#### Отрывок:

Помимо ежедневных служебных обязанностей мне, как и другим товарищам, приходилось исполнять всякого рода срочные поручения.
Наступил сентябрь. Оперативная карта, которую я вел, довольно наглядно демонстрировала изменения обстановки на нашем фронте. В первой декаде месяца фашистские танковые и пехотные соединения группы армий «Центр» продолжали атаковать и обтекать северное крыло Юго-Западного фронта, в то время как дивизии группы армий «Юг» форсировали Днепр в сотнях километров к юго-востоку, под Кременчугом. К 10 сентября эти клещи двух вражеских группировок были далеко друг от друга. Во всяком случае, [17] я и мысли не допускал, что 15 сентября услышу: «Окружены!»
Вызвал меня начальник штаба артиллерии полковник Н. Н. Гаврилов, дал очередное поручение: разобраться с зенитным прикрытием штаба фронта (он находился в Прилуках). И вдруг, как бы мимоходом, Николай Николаевич сказал:
— С оперативными документами разберитесь. Оставьте самое важное. Остальное — сжечь.

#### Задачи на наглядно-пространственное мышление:

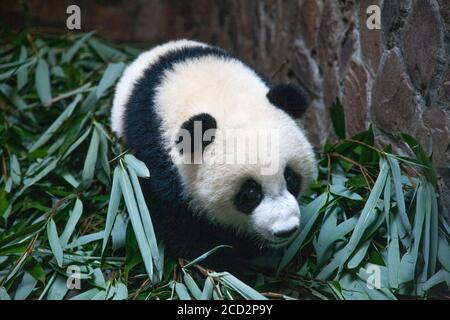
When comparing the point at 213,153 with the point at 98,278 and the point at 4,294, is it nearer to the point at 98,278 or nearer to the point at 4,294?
the point at 98,278

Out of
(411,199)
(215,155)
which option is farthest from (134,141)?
(411,199)

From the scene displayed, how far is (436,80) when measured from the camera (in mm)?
2459

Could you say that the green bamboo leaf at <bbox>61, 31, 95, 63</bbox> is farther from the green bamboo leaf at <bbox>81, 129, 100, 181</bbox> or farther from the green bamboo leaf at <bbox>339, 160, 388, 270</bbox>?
the green bamboo leaf at <bbox>339, 160, 388, 270</bbox>

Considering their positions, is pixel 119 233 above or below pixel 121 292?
above

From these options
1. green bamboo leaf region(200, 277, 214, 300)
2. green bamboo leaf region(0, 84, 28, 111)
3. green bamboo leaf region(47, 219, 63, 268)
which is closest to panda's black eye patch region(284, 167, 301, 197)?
green bamboo leaf region(200, 277, 214, 300)

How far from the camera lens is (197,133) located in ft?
7.38

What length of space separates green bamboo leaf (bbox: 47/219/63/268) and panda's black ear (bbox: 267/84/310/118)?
113cm

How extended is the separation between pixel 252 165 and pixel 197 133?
0.24m

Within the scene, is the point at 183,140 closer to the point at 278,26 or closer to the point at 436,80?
the point at 436,80

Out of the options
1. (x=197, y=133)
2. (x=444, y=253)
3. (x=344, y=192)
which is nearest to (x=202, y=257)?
(x=197, y=133)

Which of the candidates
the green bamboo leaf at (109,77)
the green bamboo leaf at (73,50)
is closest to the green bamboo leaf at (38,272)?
the green bamboo leaf at (109,77)

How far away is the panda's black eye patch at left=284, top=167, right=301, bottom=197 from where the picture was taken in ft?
7.82

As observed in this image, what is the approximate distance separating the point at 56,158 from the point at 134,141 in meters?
0.78

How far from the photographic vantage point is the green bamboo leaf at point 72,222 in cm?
275
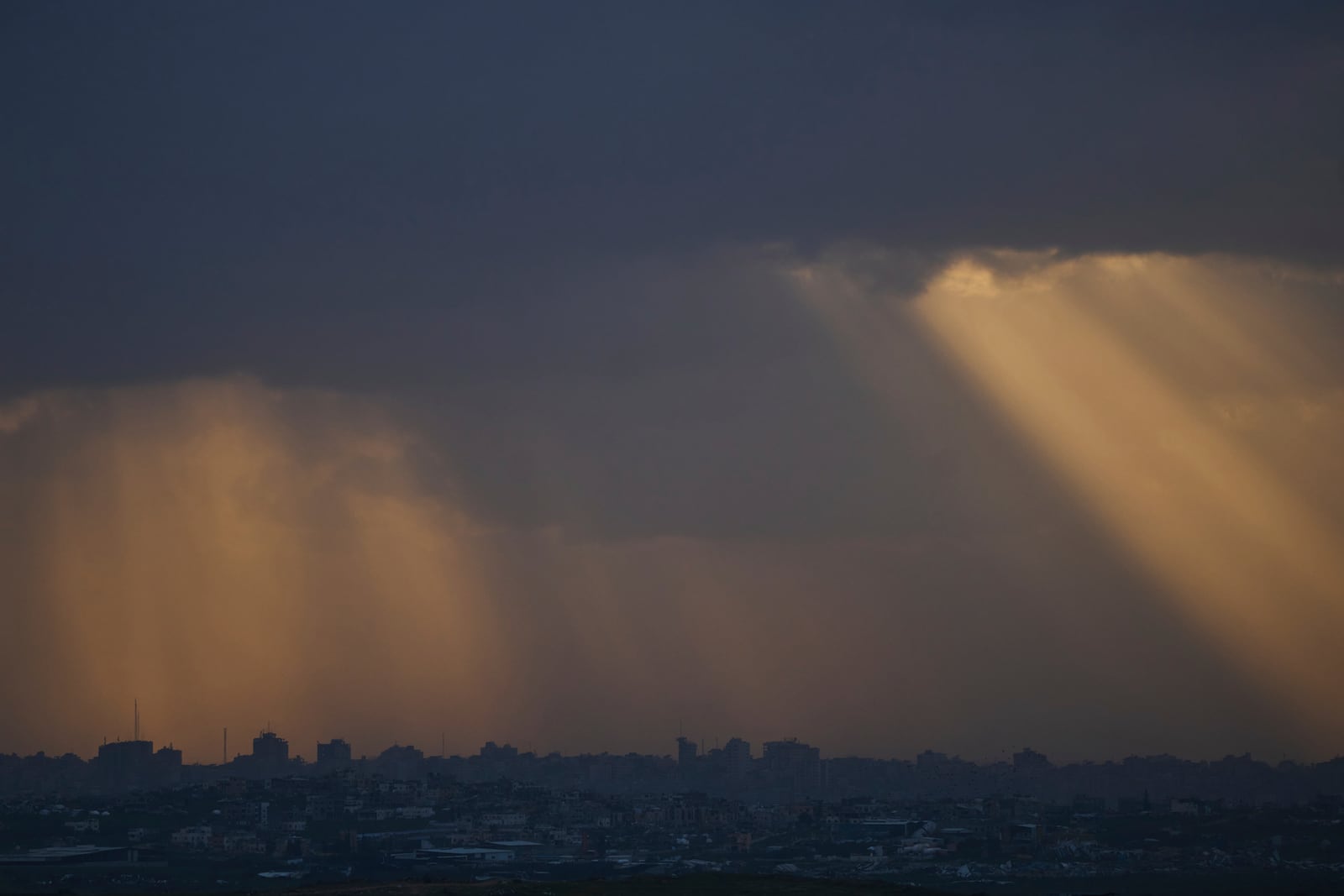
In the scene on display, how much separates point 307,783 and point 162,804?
22.7m

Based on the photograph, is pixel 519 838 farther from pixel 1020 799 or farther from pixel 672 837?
pixel 1020 799

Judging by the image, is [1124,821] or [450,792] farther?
[450,792]

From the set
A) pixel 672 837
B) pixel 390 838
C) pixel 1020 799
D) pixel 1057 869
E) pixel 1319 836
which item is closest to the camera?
pixel 1057 869

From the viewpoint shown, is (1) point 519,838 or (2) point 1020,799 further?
(2) point 1020,799

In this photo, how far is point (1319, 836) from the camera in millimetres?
129500

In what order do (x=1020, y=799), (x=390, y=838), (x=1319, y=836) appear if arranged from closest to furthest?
(x=1319, y=836) → (x=390, y=838) → (x=1020, y=799)

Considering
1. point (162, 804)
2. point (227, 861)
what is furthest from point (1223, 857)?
point (162, 804)

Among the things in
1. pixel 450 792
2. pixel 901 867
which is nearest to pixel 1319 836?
pixel 901 867

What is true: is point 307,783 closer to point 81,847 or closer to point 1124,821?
point 81,847

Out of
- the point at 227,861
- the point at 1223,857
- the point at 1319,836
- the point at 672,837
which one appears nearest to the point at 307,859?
the point at 227,861

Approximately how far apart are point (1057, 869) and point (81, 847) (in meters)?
80.4

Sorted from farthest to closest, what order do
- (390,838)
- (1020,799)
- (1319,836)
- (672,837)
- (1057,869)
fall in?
(1020,799)
(672,837)
(390,838)
(1319,836)
(1057,869)

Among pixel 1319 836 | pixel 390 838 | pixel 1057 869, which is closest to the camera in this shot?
pixel 1057 869

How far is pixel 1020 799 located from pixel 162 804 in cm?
9909
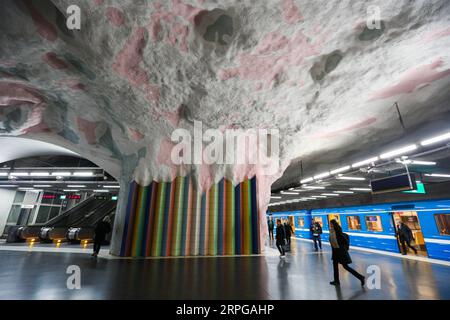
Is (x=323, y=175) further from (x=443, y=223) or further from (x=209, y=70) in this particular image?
(x=209, y=70)

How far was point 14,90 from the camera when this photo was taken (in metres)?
7.07

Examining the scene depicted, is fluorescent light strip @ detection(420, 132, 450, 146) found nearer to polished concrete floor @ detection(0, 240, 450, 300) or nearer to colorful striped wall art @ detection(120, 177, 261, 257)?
polished concrete floor @ detection(0, 240, 450, 300)

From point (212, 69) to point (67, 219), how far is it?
1654cm

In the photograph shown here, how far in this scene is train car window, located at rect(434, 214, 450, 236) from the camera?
864 cm

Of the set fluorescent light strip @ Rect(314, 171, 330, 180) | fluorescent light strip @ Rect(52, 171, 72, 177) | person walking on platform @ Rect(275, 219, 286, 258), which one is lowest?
person walking on platform @ Rect(275, 219, 286, 258)

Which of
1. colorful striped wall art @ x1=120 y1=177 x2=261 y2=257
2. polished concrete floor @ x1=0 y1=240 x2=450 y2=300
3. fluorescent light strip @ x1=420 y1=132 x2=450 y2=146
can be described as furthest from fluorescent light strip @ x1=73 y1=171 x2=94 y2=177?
fluorescent light strip @ x1=420 y1=132 x2=450 y2=146

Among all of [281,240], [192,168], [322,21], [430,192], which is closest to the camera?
[322,21]

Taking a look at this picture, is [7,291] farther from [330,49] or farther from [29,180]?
[29,180]

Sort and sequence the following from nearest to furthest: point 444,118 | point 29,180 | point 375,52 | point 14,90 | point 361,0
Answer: point 361,0
point 375,52
point 14,90
point 444,118
point 29,180

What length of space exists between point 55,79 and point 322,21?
7648 mm

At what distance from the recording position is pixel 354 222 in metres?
13.9

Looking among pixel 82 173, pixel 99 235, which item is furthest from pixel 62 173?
pixel 99 235

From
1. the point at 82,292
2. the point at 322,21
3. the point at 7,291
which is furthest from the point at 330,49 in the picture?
the point at 7,291

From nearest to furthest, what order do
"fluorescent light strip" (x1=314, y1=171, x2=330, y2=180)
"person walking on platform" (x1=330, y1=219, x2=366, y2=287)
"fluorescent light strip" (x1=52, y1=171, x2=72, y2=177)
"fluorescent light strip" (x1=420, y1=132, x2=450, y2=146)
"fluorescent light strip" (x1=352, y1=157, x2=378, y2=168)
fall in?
"person walking on platform" (x1=330, y1=219, x2=366, y2=287)
"fluorescent light strip" (x1=420, y1=132, x2=450, y2=146)
"fluorescent light strip" (x1=352, y1=157, x2=378, y2=168)
"fluorescent light strip" (x1=314, y1=171, x2=330, y2=180)
"fluorescent light strip" (x1=52, y1=171, x2=72, y2=177)
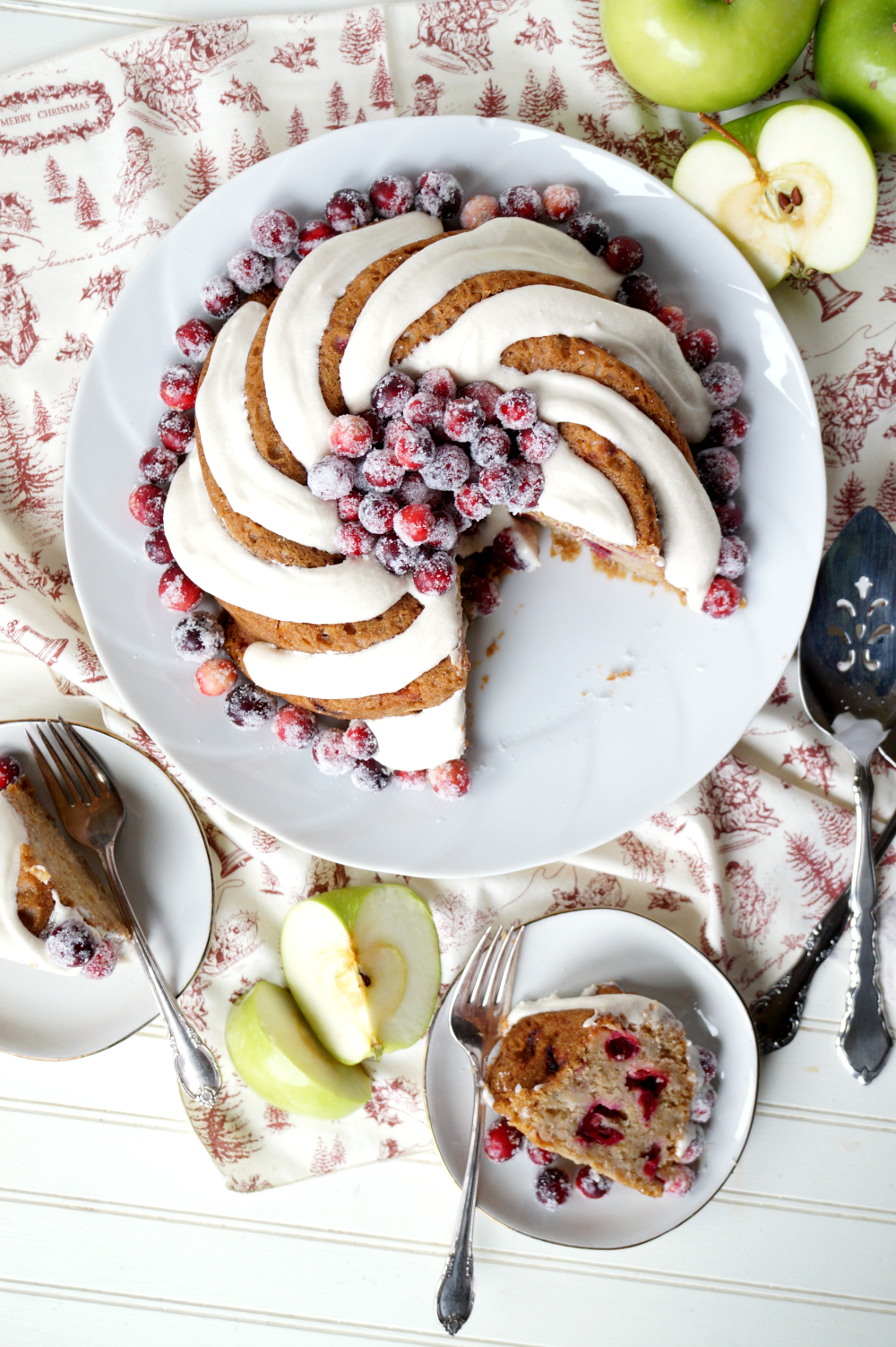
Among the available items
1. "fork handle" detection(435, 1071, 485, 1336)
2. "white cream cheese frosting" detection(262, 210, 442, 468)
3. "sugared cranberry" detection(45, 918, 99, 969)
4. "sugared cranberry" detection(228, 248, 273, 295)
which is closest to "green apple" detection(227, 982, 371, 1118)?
"fork handle" detection(435, 1071, 485, 1336)

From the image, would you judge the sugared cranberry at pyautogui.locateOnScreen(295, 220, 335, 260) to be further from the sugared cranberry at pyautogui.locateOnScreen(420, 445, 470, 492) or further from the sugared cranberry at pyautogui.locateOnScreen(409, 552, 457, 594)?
the sugared cranberry at pyautogui.locateOnScreen(409, 552, 457, 594)

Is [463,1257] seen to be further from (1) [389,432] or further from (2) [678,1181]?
(1) [389,432]

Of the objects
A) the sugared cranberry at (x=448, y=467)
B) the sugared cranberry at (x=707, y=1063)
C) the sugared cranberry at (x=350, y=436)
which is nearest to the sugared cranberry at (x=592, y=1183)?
the sugared cranberry at (x=707, y=1063)

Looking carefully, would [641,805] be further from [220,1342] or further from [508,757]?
[220,1342]

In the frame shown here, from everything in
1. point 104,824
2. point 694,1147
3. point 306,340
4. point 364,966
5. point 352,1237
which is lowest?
point 352,1237

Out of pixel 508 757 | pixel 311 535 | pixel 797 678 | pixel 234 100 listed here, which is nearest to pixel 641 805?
pixel 508 757

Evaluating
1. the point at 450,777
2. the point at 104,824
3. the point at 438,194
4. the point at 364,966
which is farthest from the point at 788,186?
the point at 104,824

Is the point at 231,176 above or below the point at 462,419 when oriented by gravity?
above
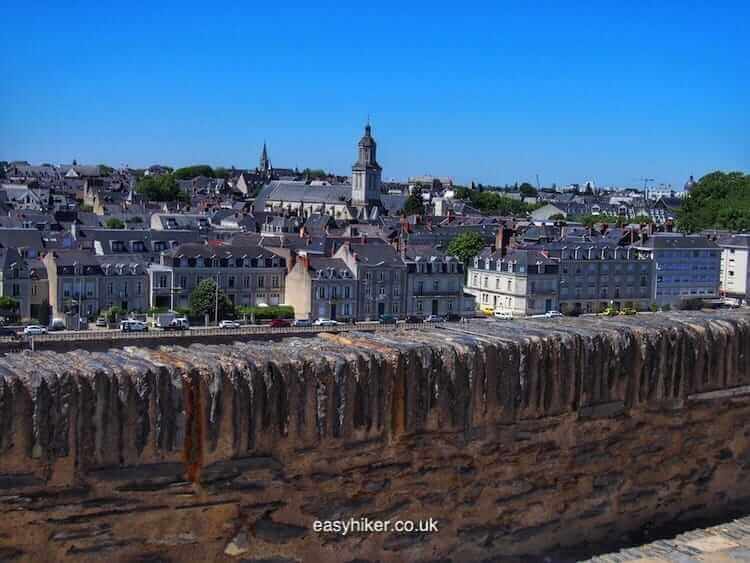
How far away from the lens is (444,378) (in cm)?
775

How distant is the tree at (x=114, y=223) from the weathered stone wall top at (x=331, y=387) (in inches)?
2585

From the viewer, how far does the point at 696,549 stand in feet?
25.3

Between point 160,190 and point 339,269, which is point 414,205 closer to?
point 160,190

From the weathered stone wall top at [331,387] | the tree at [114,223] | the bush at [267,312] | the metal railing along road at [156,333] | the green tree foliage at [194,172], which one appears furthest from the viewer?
the green tree foliage at [194,172]

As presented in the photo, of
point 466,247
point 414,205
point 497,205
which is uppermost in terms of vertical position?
point 497,205

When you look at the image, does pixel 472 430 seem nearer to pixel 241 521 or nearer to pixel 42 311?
pixel 241 521

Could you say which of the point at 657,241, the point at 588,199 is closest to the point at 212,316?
the point at 657,241

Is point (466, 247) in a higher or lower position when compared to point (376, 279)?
higher

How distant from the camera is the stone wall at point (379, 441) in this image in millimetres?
6516

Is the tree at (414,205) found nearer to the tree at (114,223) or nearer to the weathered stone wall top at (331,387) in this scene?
the tree at (114,223)

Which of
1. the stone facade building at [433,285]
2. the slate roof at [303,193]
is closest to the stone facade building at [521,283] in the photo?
the stone facade building at [433,285]

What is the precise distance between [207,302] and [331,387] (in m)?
39.4

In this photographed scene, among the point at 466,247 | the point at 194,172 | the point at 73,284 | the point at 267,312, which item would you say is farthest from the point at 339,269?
the point at 194,172

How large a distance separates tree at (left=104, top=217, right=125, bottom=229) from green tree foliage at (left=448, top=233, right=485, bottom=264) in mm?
22562
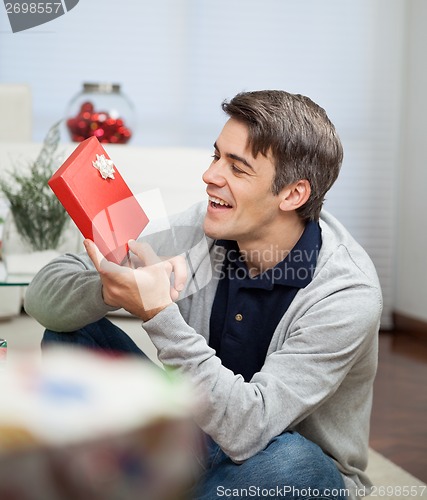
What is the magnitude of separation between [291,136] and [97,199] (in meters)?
0.41

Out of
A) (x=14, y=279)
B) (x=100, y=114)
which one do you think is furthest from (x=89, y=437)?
(x=100, y=114)

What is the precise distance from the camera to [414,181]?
159 inches

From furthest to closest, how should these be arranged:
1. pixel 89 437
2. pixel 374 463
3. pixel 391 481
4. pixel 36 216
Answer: pixel 374 463
pixel 391 481
pixel 36 216
pixel 89 437

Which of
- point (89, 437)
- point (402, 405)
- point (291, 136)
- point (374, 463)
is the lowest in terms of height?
point (402, 405)

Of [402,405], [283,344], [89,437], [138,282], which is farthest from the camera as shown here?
[402,405]

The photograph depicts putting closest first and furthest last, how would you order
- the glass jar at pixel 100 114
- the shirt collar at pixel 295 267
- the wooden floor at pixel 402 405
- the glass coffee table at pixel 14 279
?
the shirt collar at pixel 295 267 → the glass coffee table at pixel 14 279 → the wooden floor at pixel 402 405 → the glass jar at pixel 100 114

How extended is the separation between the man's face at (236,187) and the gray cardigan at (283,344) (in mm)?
93

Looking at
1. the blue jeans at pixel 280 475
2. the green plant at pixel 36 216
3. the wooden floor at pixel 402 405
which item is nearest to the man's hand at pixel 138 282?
the blue jeans at pixel 280 475

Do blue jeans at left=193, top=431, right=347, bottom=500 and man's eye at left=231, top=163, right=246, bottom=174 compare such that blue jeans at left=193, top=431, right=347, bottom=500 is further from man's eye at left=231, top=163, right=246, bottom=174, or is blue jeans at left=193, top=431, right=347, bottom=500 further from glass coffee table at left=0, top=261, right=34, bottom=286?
glass coffee table at left=0, top=261, right=34, bottom=286

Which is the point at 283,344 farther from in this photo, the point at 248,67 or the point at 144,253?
the point at 248,67

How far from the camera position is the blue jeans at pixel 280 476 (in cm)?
117

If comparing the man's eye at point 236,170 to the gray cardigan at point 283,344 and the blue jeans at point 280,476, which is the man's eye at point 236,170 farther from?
the blue jeans at point 280,476

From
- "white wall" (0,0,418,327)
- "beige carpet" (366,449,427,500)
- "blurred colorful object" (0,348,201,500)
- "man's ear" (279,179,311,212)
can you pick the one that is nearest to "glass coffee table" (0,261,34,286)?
"man's ear" (279,179,311,212)

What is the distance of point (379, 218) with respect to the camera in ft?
13.8
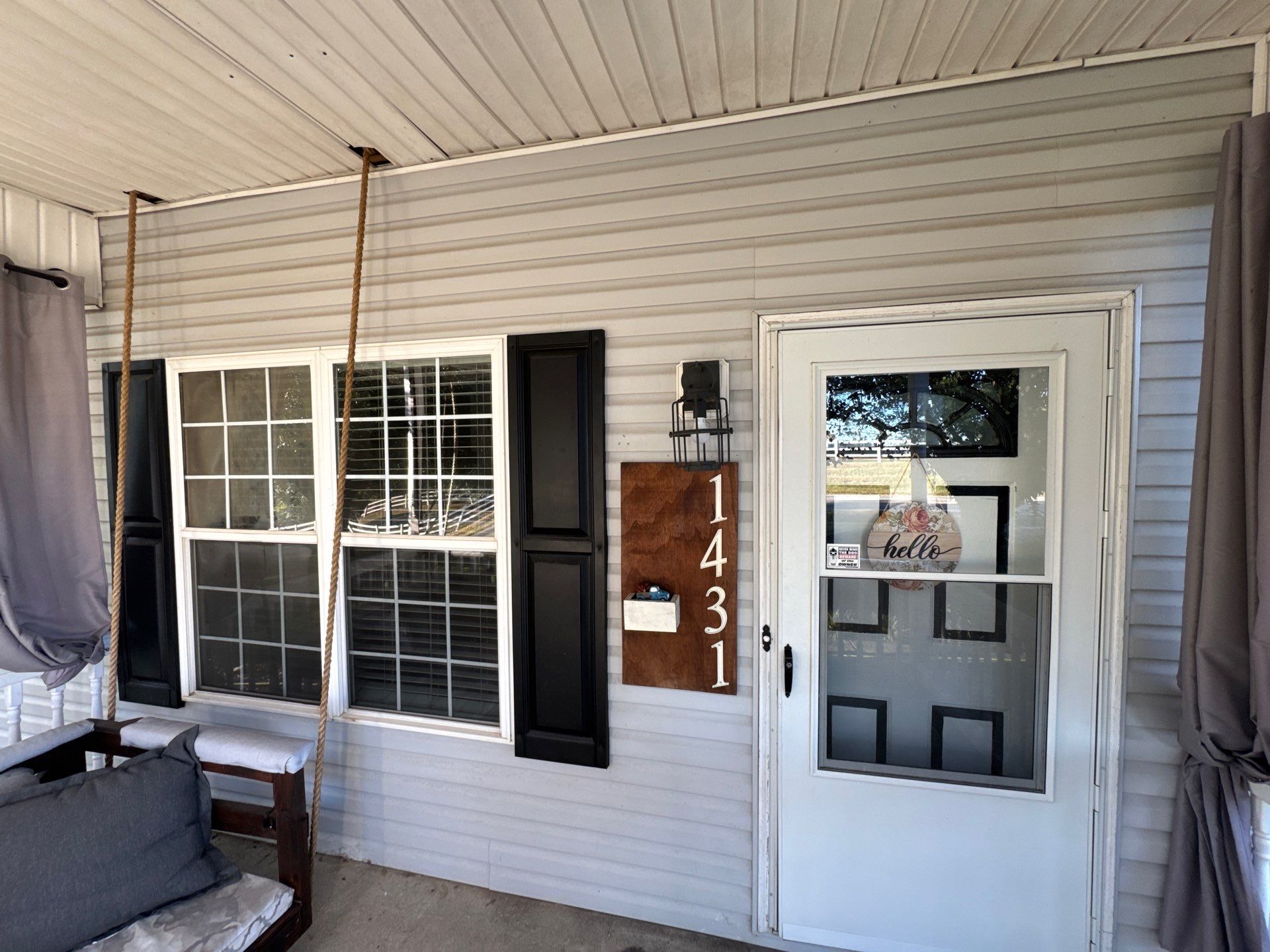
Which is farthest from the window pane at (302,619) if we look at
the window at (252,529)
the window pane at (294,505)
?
the window pane at (294,505)

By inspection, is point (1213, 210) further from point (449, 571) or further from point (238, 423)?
point (238, 423)

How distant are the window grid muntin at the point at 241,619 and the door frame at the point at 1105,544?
6.42ft

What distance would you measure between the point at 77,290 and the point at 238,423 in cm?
88

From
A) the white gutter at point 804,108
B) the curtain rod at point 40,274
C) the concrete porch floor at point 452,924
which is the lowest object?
the concrete porch floor at point 452,924

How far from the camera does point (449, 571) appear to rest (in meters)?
2.28

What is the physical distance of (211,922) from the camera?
1.56 metres

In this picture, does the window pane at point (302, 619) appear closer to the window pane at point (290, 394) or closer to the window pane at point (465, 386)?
the window pane at point (290, 394)

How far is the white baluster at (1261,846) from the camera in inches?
57.4

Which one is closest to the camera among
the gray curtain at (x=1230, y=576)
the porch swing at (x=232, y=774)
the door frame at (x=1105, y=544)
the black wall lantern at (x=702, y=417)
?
the gray curtain at (x=1230, y=576)

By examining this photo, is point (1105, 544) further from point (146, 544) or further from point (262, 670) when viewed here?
point (146, 544)

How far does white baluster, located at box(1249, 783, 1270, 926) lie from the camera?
1.46 metres

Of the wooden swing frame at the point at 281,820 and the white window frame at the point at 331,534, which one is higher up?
the white window frame at the point at 331,534

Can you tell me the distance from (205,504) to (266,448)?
46 cm

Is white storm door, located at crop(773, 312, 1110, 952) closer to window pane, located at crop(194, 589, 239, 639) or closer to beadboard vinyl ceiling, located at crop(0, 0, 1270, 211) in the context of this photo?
beadboard vinyl ceiling, located at crop(0, 0, 1270, 211)
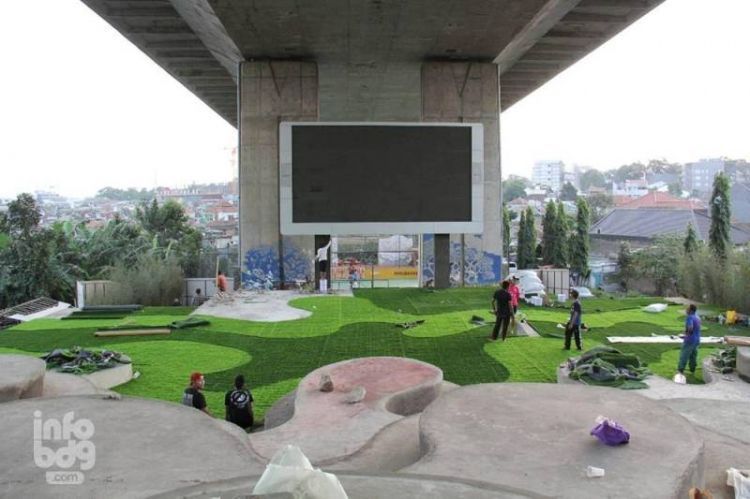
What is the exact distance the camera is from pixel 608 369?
10.6 meters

#### Текст задания:
Перепишите часть отрывка о сентябре на фронте между словами «Наступил сентябрь. Оперативная» и «Остальное — сжечь.» включительно, поставив «подполковник» вместо «полковник». Записи — это отдельный материал, с отрывком они не связаны.

#### Решение:
Наступил сентябрь. Оперативная карта, которую я вел, довольно наглядно демонстрировала изменения обстановки на нашем фронте. В первой декаде месяца фашистские танковые и пехотные соединения группы армий «Центр» продолжали атаковать и обтекать северное крыло Юго-Западного фронта, в то время как дивизии группы армий «Юг» форсировали Днепр в сотнях километров к юго-востоку, под Кременчугом. К 10 сентября эти клещи двух вражеских группировок были далеко друг от друга. Во всяком случае, [17] я и мысли не допускал, что 15 сентября услышу: «Окружены!»
Вызвал меня начальник штаба артиллерии подполковник Н. Н. Гаврилов, дал очередное поручение: разобраться с зенитным прикрытием штаба фронта (он находился в Прилуках). И вдруг, как бы мимоходом, Николай Николаевич сказал:
— С оперативными документами разберитесь. Оставьте самое важное. Остальное — сжечь.